[Records drawn from a dataset]
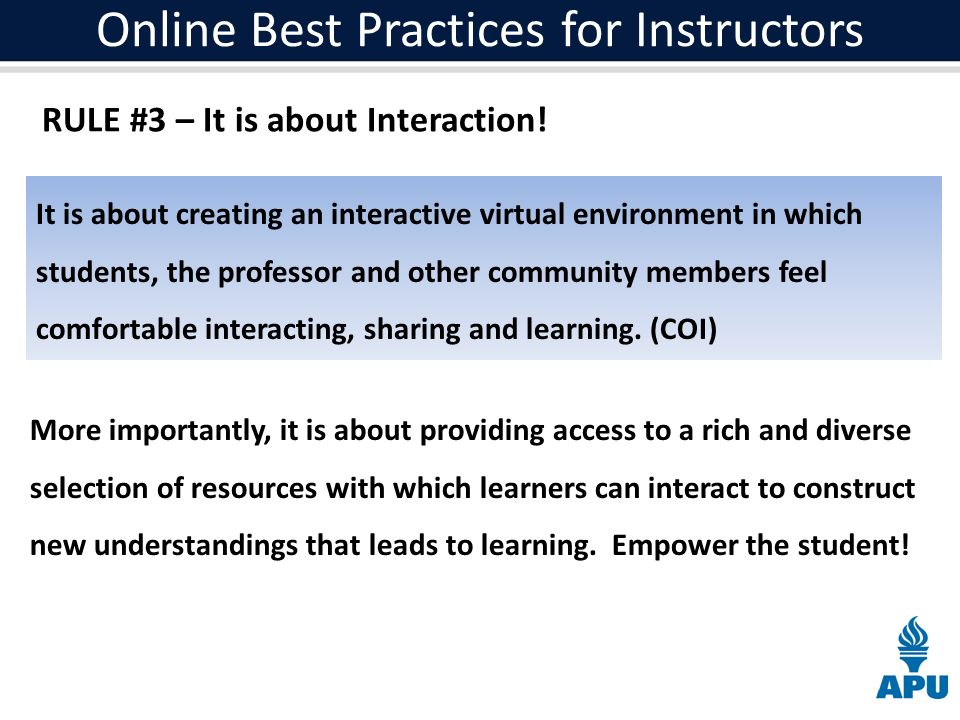 Online Best Practices for Instructors RULE #3 – It is about Interaction.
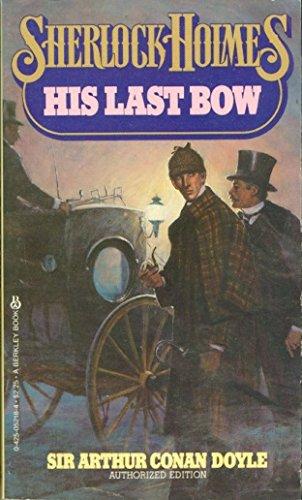 His Last Bow: Doyle, Arthur Conan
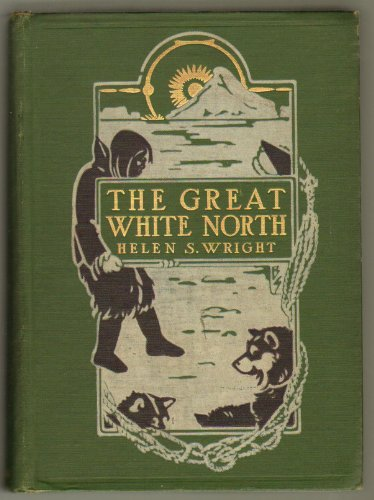 The Great White North: The Story of Polar Exploration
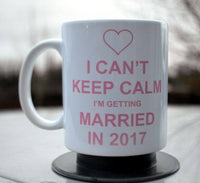 I can't keep calm I'm getting married mug pink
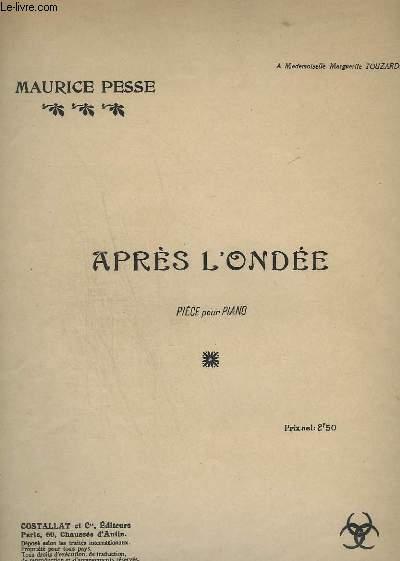 APRES L'ONDEE - PIECE POUR PIANO.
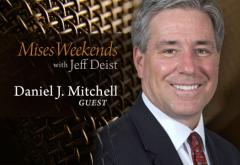 Dan Mitchell on Mises Weekends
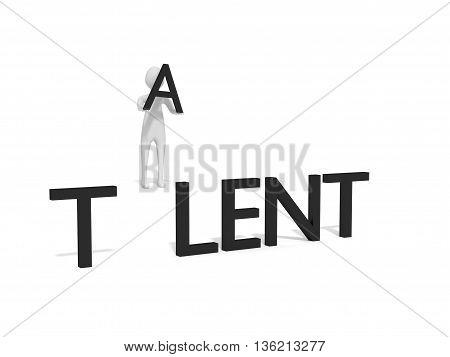 Missing letter: Talent 3d illustration with a 3d man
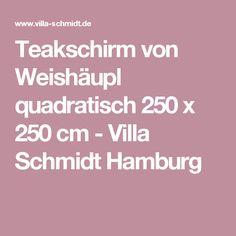 Teakschirm von Weishäupl quadratisch 250 x 250 cm - Villa Schmidt Hamburg
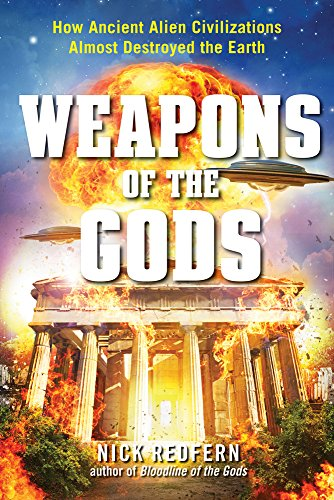Weapons of the Gods: How Ancient Alien Civilizations Almost Destroyed the Earth: Nick Redfern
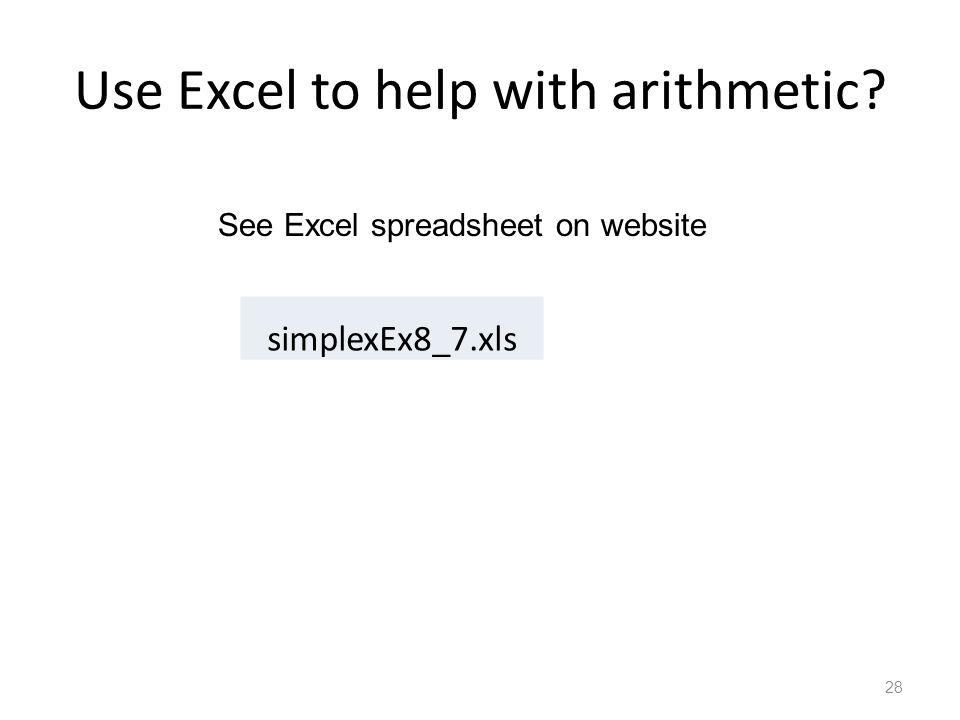 Use Excel to help with arithmetic 28 See Excel spreadsheet on website simplexEx8_7.xls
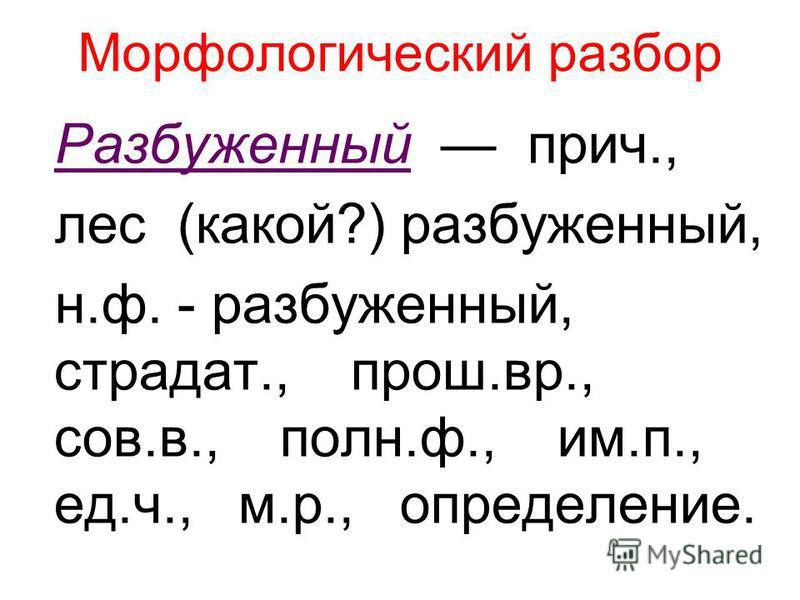 Морфологический разбор Разбуженный прич., лес (какой?) разбуженный, н.ф. - разбуженный, страдатьь., прош.вр., сов.в., полн.ф., им.п., ед.ч., м.р., определение.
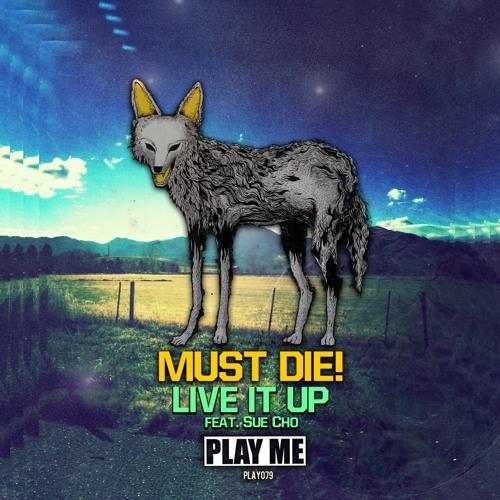 MUST DIE! - Arcadia (Original Mix)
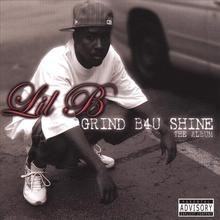Grind B4u Shine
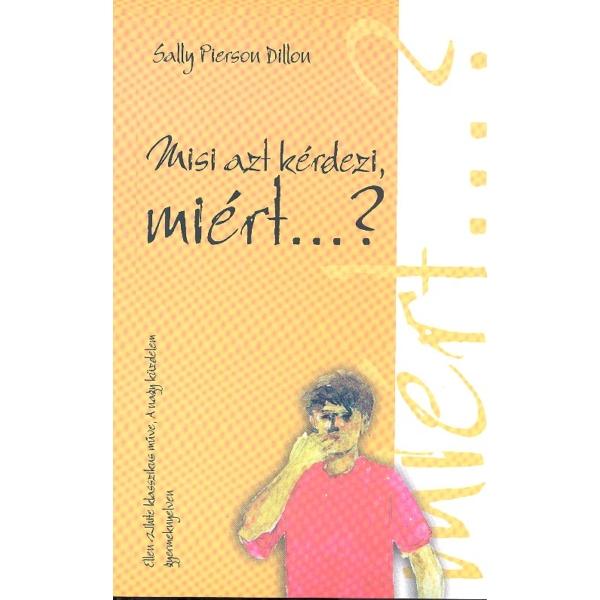 Sally Pierson Dillon: Misi azt kérdezi, miért...?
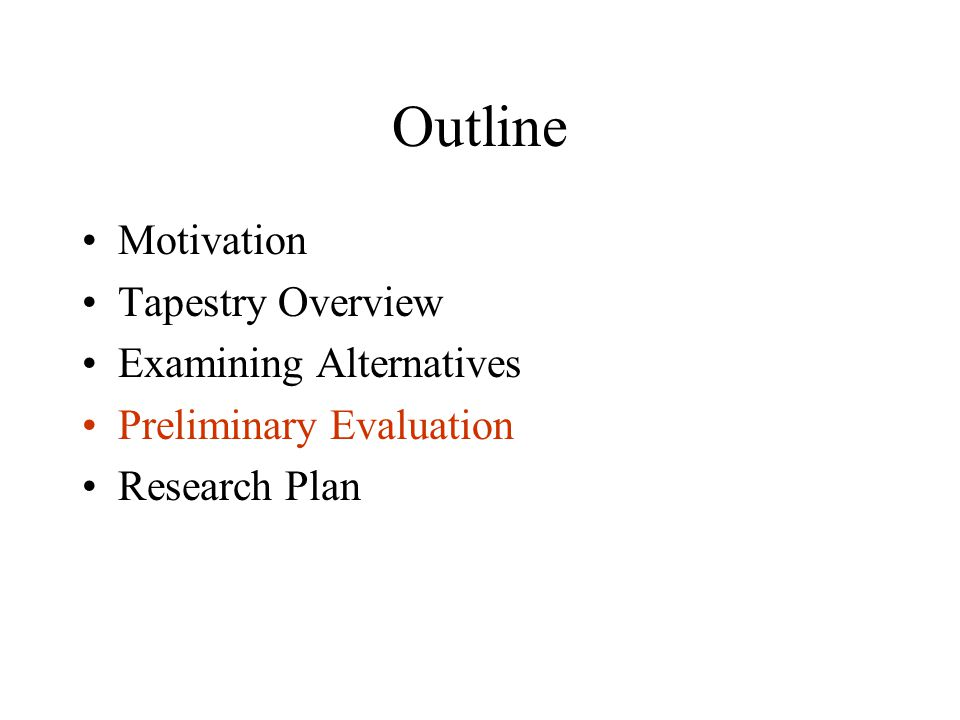 Outline Motivation Tapestry Overview Examining Alternatives Preliminary Evaluation Research Plan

- **THE PROBLEM**
Pictures do not belong in your copy; restate word for word the lines from the one containing "MUST DIE! - Arcadia (Original Mix)" through the last line of the records above.

- **EXPECTED ANSWER**
 MUST DIE! - Arcadia (Original Mix)
Grind B4u Shine
 Sally Pierson Dillon: Misi azt kérdezi, miért...?
 Outline Motivation Tapestry Overview Examining Alternatives Preliminary Evaluation Research Plan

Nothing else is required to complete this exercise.